Moreover, A/B testing can actually be used to track how “smaller” functionality impacts the performance of the overall system. It is done by turning it on/off for different user bases and comparing the results of interactions. Such testing often produces actionable and revenue-improving insights.
Overall, A/B testing is widely adopted among the best companies. It is estimated that Microsoft, Google, Amazon, Facebook, and Booking.com perform at least 10,000 A/B testing experiments every year. Alike, all modern and professional Startup Services include effort to enable A/B testing on your project.
Scaling Phase – Redesigning
The main takeaway when considering investing into long-term architectures is that only around 1% of all apps worldwide actually need it. And even if your project has great funding available at the start, it still will not make much sense to skip through the monolith infrastructure as described above. There is a separate checklist to re-engineer the previous “Just Enough” MVA. The three major criteria:
- You cannot release features as fast;
- You have several development teams and their effort becomes counterproductive;
- When adding new engineers, it takes a lot of time for them to start being effective.
Additionally, the MVA approach is to re-engineer a module one at a time. It is worth noting that you should start with the one that has the higher ROI – Return on Investment.
If you want to make sure your product is ready to scale, check out “When to Scale a Startup or What Comes After MVP?“
Final Words
To conclude, MVA is the enhanced version of MVP to cater to a family of products, complex functionalities, create synergies within the product, and capitalize on your user base. MVA follows the lean iterative MVP development principles, yet it adds even more flexibility and agility along with a roadmap for several products.
FAQ: Minimum Viable Architecture (MVA)
What is Minimum Viable Architecture (MVA)?
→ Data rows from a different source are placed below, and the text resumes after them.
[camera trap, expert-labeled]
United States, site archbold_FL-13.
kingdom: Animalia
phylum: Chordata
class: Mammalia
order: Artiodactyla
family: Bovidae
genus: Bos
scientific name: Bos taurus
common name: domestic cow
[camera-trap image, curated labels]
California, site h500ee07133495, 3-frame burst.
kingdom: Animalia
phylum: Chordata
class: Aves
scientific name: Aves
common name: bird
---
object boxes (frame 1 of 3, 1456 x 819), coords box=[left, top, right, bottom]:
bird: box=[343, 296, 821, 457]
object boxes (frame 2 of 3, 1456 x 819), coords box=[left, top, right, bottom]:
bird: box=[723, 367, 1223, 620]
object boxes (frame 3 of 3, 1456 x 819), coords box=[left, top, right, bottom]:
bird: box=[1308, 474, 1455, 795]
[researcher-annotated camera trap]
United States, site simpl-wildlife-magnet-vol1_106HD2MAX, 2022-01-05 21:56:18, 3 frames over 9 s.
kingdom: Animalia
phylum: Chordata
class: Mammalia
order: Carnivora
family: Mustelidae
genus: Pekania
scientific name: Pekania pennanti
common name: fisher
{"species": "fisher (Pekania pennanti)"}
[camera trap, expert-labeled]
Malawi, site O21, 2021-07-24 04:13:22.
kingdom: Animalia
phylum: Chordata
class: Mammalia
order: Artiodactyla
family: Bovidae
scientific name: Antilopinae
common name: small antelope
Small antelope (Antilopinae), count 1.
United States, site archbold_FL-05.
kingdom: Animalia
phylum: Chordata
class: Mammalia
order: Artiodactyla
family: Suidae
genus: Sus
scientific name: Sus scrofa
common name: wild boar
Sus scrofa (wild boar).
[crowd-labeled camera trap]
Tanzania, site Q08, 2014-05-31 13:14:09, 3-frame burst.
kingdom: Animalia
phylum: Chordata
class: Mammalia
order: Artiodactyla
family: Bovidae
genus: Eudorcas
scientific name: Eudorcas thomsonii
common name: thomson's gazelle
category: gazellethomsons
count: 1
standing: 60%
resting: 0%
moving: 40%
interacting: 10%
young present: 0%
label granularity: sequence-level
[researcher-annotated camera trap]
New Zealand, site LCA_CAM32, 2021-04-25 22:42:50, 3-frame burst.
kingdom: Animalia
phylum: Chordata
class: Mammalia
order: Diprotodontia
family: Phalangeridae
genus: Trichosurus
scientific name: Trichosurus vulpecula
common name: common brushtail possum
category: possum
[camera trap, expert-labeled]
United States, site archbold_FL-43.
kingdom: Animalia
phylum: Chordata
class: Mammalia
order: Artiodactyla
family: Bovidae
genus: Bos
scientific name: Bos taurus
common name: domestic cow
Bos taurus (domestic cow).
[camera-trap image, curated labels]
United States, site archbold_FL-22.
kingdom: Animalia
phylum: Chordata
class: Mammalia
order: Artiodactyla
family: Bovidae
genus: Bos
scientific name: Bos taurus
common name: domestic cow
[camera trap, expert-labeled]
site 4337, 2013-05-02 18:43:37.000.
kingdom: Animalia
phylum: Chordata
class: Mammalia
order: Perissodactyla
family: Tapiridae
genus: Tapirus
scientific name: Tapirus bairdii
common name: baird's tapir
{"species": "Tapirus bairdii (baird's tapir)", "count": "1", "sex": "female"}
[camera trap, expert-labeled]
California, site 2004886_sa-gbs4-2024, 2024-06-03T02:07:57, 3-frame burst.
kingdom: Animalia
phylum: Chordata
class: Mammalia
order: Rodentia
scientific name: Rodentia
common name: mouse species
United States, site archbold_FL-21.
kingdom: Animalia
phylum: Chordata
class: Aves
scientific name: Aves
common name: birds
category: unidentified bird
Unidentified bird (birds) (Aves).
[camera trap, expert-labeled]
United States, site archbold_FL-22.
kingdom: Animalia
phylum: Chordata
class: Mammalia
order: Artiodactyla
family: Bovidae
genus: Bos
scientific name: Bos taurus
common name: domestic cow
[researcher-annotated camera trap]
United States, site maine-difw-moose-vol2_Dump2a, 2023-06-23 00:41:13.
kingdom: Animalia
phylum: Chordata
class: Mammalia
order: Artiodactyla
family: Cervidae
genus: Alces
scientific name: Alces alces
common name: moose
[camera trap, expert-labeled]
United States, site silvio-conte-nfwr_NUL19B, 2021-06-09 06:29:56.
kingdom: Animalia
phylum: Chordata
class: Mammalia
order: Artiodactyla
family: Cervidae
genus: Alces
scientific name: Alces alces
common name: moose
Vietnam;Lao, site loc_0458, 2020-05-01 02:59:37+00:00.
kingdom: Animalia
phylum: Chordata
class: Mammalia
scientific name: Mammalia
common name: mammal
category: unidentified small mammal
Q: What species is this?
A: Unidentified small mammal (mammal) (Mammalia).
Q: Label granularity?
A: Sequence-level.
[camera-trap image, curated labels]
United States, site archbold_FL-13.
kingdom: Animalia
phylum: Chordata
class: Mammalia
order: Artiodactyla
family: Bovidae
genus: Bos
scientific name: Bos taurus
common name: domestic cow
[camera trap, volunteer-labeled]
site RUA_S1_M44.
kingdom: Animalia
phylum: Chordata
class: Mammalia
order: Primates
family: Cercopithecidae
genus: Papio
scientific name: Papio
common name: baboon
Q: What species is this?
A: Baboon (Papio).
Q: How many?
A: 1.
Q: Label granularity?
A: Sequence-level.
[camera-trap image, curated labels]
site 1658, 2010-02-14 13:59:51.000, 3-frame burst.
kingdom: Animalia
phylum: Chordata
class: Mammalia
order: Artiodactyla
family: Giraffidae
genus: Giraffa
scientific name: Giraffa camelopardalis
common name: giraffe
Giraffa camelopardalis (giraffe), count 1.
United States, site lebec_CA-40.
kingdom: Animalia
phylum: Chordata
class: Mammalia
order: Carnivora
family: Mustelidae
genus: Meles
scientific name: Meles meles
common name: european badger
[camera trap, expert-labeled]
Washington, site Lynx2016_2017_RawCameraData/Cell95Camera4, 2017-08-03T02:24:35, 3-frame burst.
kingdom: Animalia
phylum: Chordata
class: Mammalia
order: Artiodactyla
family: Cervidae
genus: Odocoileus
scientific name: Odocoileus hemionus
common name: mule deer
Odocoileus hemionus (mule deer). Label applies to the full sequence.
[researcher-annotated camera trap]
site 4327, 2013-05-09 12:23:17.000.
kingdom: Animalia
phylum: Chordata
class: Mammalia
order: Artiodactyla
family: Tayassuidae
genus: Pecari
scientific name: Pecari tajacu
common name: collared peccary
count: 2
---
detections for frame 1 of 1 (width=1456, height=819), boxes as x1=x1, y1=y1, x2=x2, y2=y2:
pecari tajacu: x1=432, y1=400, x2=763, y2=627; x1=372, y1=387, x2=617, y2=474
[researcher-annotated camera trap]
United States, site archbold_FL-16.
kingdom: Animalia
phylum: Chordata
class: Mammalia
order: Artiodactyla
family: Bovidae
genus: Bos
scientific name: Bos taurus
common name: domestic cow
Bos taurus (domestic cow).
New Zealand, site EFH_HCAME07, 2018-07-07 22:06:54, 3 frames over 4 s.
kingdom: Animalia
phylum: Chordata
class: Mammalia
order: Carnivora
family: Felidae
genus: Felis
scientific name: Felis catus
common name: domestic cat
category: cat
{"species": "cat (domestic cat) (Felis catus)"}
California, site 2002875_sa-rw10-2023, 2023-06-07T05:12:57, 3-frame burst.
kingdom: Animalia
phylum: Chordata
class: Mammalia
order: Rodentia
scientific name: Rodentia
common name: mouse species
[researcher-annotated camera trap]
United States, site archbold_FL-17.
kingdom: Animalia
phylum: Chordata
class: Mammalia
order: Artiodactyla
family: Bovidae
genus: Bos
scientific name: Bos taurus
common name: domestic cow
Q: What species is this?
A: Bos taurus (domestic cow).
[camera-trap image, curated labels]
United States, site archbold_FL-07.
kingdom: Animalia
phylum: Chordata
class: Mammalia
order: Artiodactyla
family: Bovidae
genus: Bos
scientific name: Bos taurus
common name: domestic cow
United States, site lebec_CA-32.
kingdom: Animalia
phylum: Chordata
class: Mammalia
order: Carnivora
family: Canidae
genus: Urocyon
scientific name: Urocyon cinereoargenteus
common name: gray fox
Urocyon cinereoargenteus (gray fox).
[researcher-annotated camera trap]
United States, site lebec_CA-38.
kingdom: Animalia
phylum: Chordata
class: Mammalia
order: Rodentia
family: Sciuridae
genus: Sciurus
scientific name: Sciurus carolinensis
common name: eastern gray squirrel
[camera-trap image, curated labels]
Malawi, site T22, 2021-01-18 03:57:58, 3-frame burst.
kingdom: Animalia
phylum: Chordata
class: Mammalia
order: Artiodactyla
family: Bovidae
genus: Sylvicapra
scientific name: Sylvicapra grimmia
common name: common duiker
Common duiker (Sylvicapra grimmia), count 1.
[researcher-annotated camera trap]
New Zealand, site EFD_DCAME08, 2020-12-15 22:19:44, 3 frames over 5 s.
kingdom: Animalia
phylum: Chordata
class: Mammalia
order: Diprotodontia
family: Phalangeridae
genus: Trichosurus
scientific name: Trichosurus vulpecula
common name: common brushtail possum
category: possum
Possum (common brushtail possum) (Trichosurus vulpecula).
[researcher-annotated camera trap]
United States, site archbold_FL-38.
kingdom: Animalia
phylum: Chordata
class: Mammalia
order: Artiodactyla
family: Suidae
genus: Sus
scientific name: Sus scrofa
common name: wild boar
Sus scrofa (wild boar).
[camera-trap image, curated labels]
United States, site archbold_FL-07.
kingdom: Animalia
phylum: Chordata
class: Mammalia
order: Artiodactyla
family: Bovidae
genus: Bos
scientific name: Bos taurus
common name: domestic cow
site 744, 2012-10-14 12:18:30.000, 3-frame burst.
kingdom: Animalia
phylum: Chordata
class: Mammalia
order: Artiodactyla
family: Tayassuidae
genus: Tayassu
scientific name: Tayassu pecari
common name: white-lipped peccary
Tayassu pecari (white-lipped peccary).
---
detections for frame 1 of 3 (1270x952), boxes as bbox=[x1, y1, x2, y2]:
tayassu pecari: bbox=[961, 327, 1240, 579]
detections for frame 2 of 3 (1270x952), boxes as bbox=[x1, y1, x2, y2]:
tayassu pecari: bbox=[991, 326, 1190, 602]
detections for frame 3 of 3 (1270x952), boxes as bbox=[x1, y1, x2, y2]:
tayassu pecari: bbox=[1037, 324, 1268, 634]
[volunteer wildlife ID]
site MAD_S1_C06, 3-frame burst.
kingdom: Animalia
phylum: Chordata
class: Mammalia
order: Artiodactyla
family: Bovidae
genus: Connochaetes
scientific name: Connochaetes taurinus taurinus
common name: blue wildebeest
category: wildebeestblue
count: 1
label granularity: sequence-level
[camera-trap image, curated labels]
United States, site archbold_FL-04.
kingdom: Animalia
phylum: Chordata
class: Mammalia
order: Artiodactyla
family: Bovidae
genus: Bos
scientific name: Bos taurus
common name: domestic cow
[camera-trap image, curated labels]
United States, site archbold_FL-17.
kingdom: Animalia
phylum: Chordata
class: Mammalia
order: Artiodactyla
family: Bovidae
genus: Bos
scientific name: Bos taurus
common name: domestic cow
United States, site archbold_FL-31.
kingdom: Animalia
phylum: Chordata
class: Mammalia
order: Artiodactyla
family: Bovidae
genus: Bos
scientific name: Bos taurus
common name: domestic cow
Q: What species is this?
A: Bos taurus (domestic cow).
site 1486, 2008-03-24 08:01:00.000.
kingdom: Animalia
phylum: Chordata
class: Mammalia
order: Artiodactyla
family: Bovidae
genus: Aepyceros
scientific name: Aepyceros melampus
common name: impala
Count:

Minimum Viable Architecture (MVA) is a streamlined approach to software development that focuses on implementing only the essential architecture required to support a product. Unlike a full microservices setup, MVA emphasizes simplicity and adaptability, allowing startups to achieve scalability without over-engineering
While an MVP (Minimum Viable Product) delivers a basic version of a product to validate market needs, MVA focuses on the underlying architecture needed to support that product’s growth. MVA supports complex functionalities and integrates with a product roadmap, offering flexibility and scalability that the MVP approach alone doesn’t fully address.
Microservices are powerful but often come with high costs and complexity. MVA is suitable for most startups and small businesses as it avoids over-engineering by providing “Just Enough” architecture, reducing development and maintenance costs while still enabling future growth.
MVA aligns with startup stages, from “Prototype Architecture” in ideation to scalable modules in the growth phase, adapting as the product evolves.
MVA is ideal for startups and product-driven businesses needing a flexible, scalable, and cost-efficient foundation.